Ninth Embodiment The configuration of the video monitoring apparatus according to Embodiment 9 of the present invention is the same as that of the video monitoring apparatus shown in FIG. 1, and the description thereof is omitted. The same parts as those shown in FIG. The following description will be given using the reference symbols.

Next, the operation will be described. The spatial motion uniformity determining means 9 and the temporal motion uniformity determining means 11 of this Embodiment 9 make respective determinations using correlation score data. This correlation score data is stored in the correlation calculation executing means 7 as described in the eighth embodiment.
The operation processing obtained by the above is the same as the content described in the eighth embodiment, and the description thereof will be omitted here. Hereinafter, an example of the determination using the correlation score data will be described with reference to FIG. The other operations are the same as those of the video monitoring apparatus according to the first embodiment, and the description thereof will be omitted.

For example, the peak shape in the vicinity of the minimum value (xm, ym) of the added correlation score data is examined, and the minimum value (xm,
The linear correlation score value towards ym) decreases monotonically,
Moreover, as shown in FIG. 9B, the shape of the integrated peak is sharp, and if the sharpness of the peak is equal to or larger than a predetermined threshold value, the final movement is uniform (moving in the same direction and speed. Yes). Further, the linear correlation score value from the point (0, 0) of zero movement to the minimum value (xm, ym) of the correlation score data is not monotonically decreasing, or FIG.
As shown in (c), when the shape of the integrated peak is gentle and the sharpness of this peak is smaller than a predetermined threshold value, the final movement is not uniform (not moving in the same direction and speed). To determine.

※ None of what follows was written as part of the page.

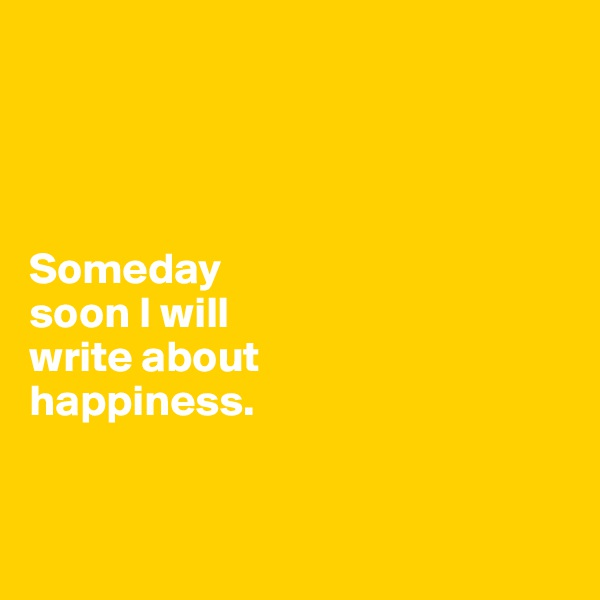 Someday  soon I will  write about  happiness.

As described above, according to the ninth embodiment, the spatial motion uniformity determining means 9 and the temporal motion uniformity determining means 11 add the correlation score data by integrating the motion vectors. Since the correlation score data obtained as a result is determined, the moving object can be accurately extracted.

[0076]

As described above, according to the present invention, the image input means for inputting the monitor image, and the image change extracting means for extracting the change of the image input by the image input means and setting the change area. A motion in which a plurality of correlation blocks are arranged in a change region set by the image change extraction means, correlation calculation is performed for each correlation block, and a moving object is detected from the image input by the image input means based on the result of the correlation calculation. Since the determination means is provided, it is possible to distinguish a moving object such as an intruder or a vehicle from a background fluctuation such as a sway of trees or a sparkle of the water surface, and it is possible to accurately extract the moving object. is there.

According to the present invention, the image change extracting means includes:
Background subtraction means for removing the background image from the image input by the image input means, background updating means for updating the background image, and change area extracting means for setting a change area in the image from which the background image has been removed by the background subtracting means. Since it is provided with, there is an effect that the moving object can be accurately extracted by separating the moving object from the background fluctuation.

According to the present invention, the background updating means updates the background image based on the information when the moving object acquired from the motion determining means is detected. There is an effect that the background image can be updated and a more accurate background image can be generated.

According to the present invention, the motion determining means stores the correlation calculation block arranging means for arranging a plurality of correlation blocks in the change area set by the image change extracting means, and the image input by the image inputting means. Past image storage means, correlation calculation executing means for performing a correlation calculation for each correlation block arranged in the change area to obtain a motion vector, intra-area motion vector integration means for integrating the motion vector for each change area, and intra-area motion Using the spatial motion uniformity determination means that stores the intra-region motion vector integrated by the vector integration means and determines the motion indicated by the intra-region motion vector and the motion determination result indicated by the intra-region motion vector, Intra-time motion vector integration that integrates intra-regional motion vectors stored in the spatial motion uniformity determination means in time And the temporal motion uniformity determining means for determining the temporal motion uniformity of the temporal motion vector integrated by the constant time motion vector integrating means and extracting the moving object. There is an effect that a moving object such as a person or a vehicle can be discriminated from a background fluctuation such as a sway of a tree or a sparkle of the water surface, and the moving object can be accurately extracted.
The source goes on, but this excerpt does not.